I have seen this circuit a few times. It takes a common 3 pin LDO, and adds a PNP transistor between VIN and VOUT, to increase the amount of current it can provide at the regulated voltage. It is present in the On Semi LM7805 datasheet.

At this time I'm looking at the Holtek 7133, a 30mA 3.3V fixed LDO. It also has the same circuit.

With VIN at 5V and Tr1 a common 2n3906 100mA PNP transistor, how would I calculate R1? How much does this change the quiescent current of 5 microamps? What's the minimum VIN required for this to work with this PNP (The LDO only needs a 0.2V drop out at max).

And what is the new maximum current in this configuration? Since R1 limits VIN, I'm assuming that all the load current goes through the PNP, so in this case 100mA, not the LDO's + the PNP's 30mA + 100mA.

Answer 1

The input voltage will need to exceed the output by the Vbe of the transistor + VCE(sat) + V(dropout)[LDO]. Under most conditions, that is about 1V plus the LDO dropout voltage. If you can live with the added V(in), then the outboard boost will operate.

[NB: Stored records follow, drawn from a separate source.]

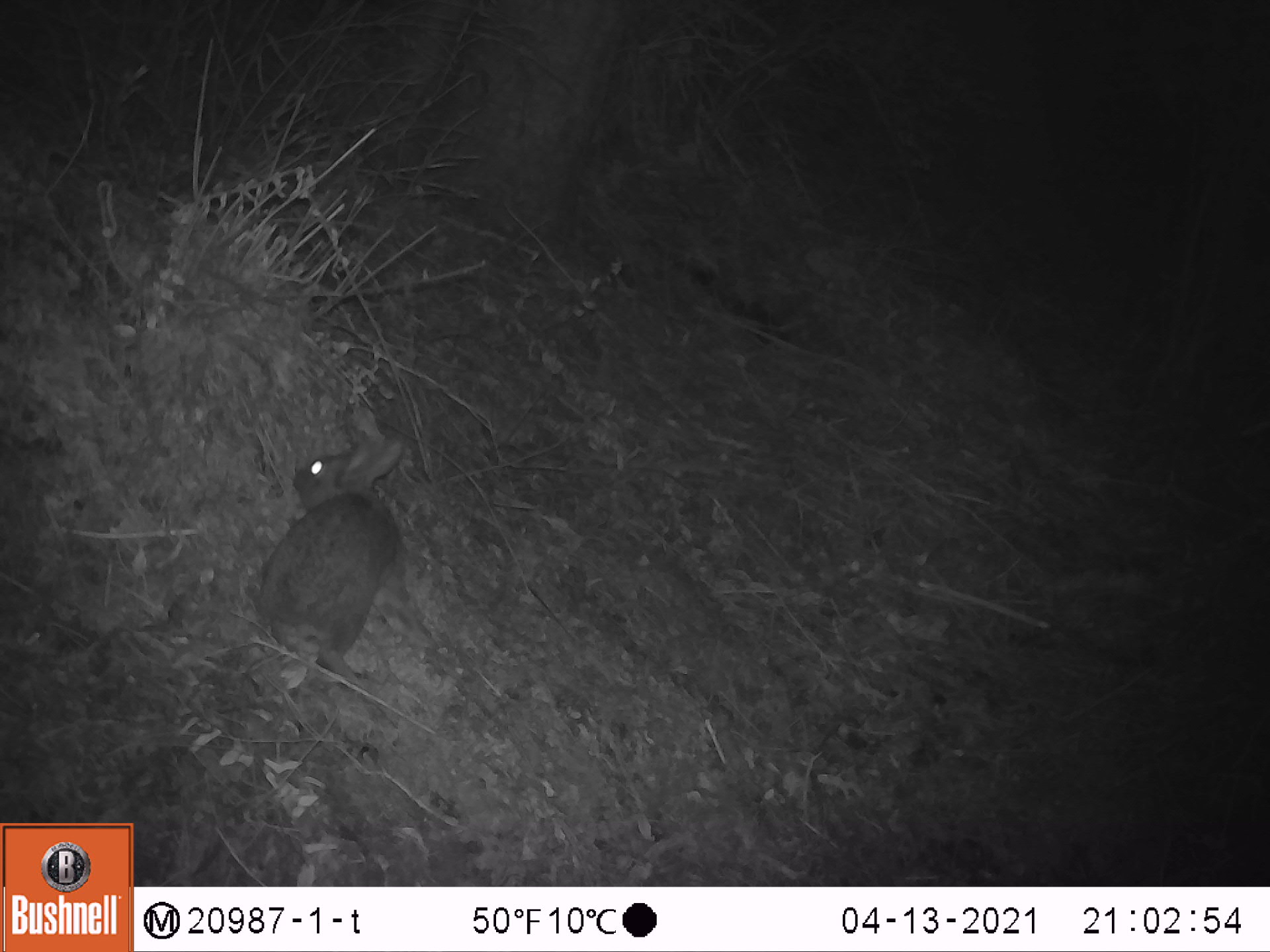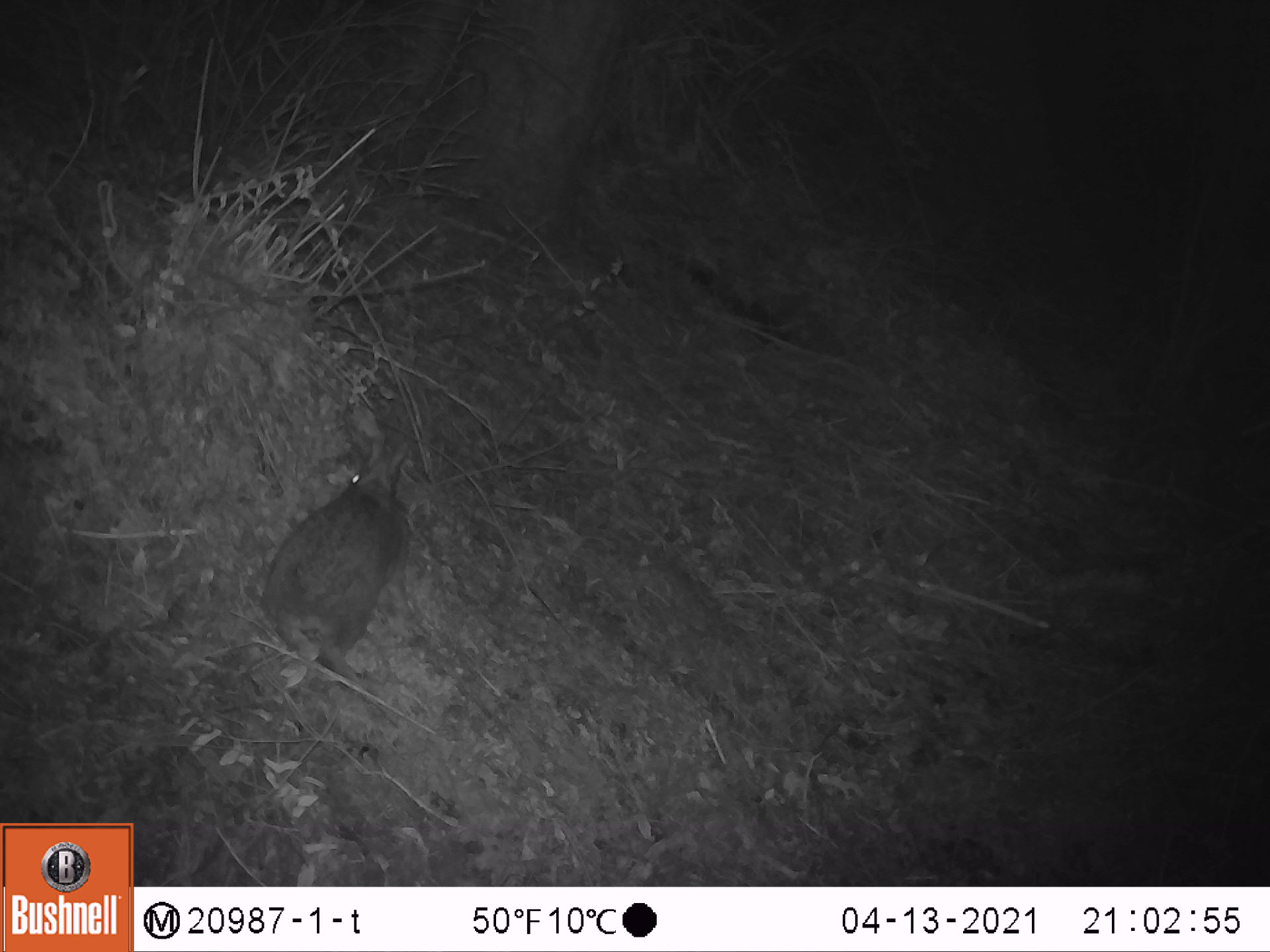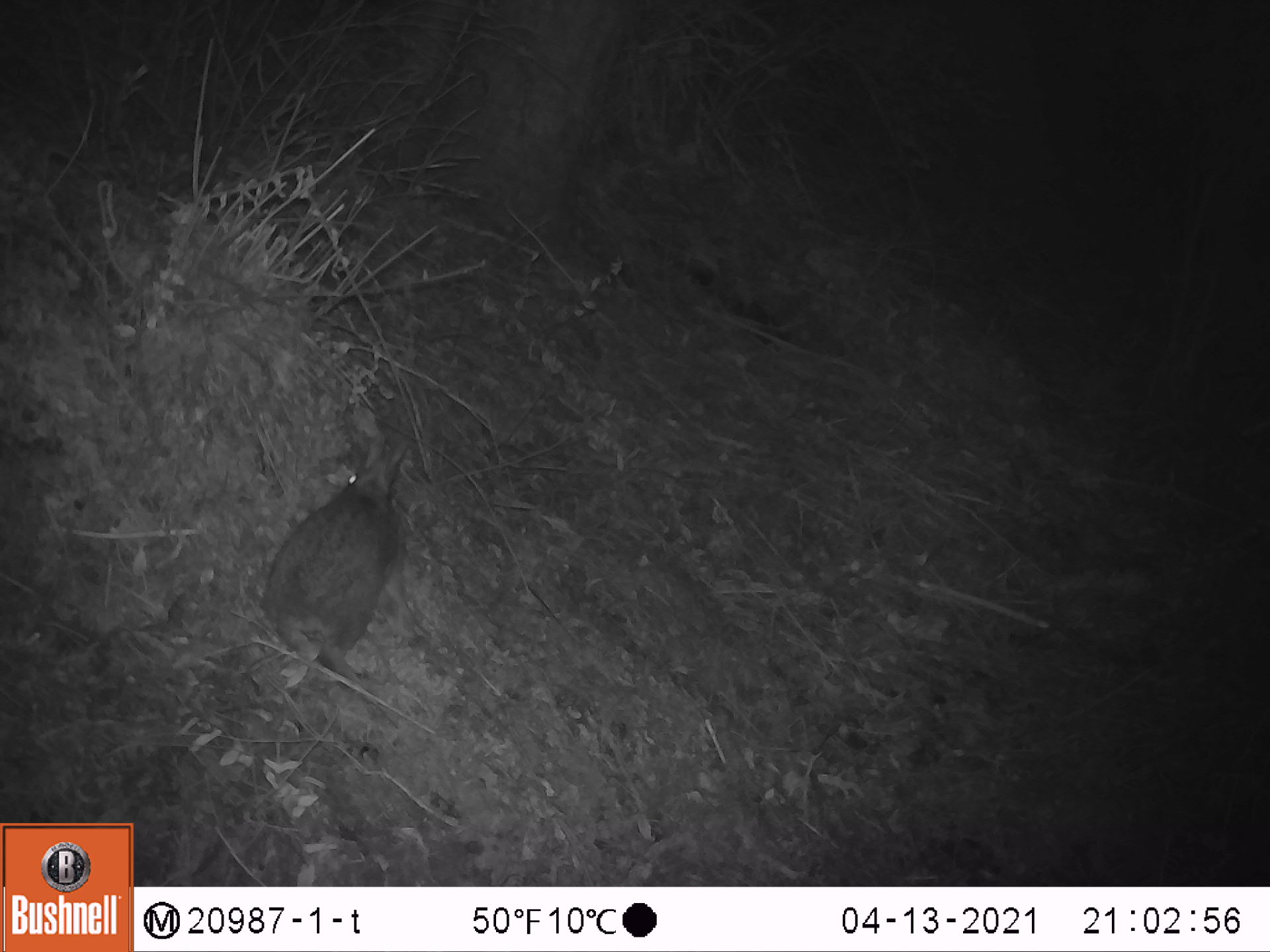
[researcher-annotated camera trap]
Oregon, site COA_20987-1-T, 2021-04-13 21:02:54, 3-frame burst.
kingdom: Animalia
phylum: Chordata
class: Mammalia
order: Lagomorpha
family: Leporidae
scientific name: Leporidae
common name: hares and rabbits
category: leporidae family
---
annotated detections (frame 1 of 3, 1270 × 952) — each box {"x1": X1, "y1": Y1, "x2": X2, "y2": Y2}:
leporidae family: {"x1": 250, "y1": 432, "x2": 414, "y2": 692}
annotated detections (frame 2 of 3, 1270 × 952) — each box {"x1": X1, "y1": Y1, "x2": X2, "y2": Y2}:
leporidae family: {"x1": 262, "y1": 433, "x2": 419, "y2": 691}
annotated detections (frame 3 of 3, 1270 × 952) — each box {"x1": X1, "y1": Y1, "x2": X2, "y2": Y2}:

The boost circuit will turn on at about 0.6V/R1. If you wanted to engage the boost at 30mA, then the resistor is 0.6/0.03 = 20 ohms. That 30 mA will (mostly) still pass through the regulator. The mostly refers to the fact that the transistor base current must be supplied from the input, so the output provided from the LDO is 30mA - Ib. All other current is being supplied from the outboard boost transistor.

The actual voltage at which the boost engages at will vary significantly over temperature due to the -2.1mV/Kelvin temperature coefficient of the base-emitter junction.

The actual output current is load dependent. As this circuit has no current limit, you will need to ensure that the transistor can handle the expected load current.

Make sure you choose a resistor with a suitable power rating (in this case 30mW minimum - I would choose a 100mW device at a minimum for this function).

HTH

Answer 2

R1 would limit the current to the HT71XX. Any excess current would then pass through TR1.

$$ \frac{V_{EB}}{R1} = I_{limit} $$

Because of the emitter base drop, Vin has to be a diode drop higher than what the drop out of the HT71XX is.

The circuit as it might a problem, because anything higher than what the current limit into the HT71XX is, gets directed though the pass transistor. (ie, very low loads, short circuits etc..).

Additional current limiters or fold back current might be something to look into.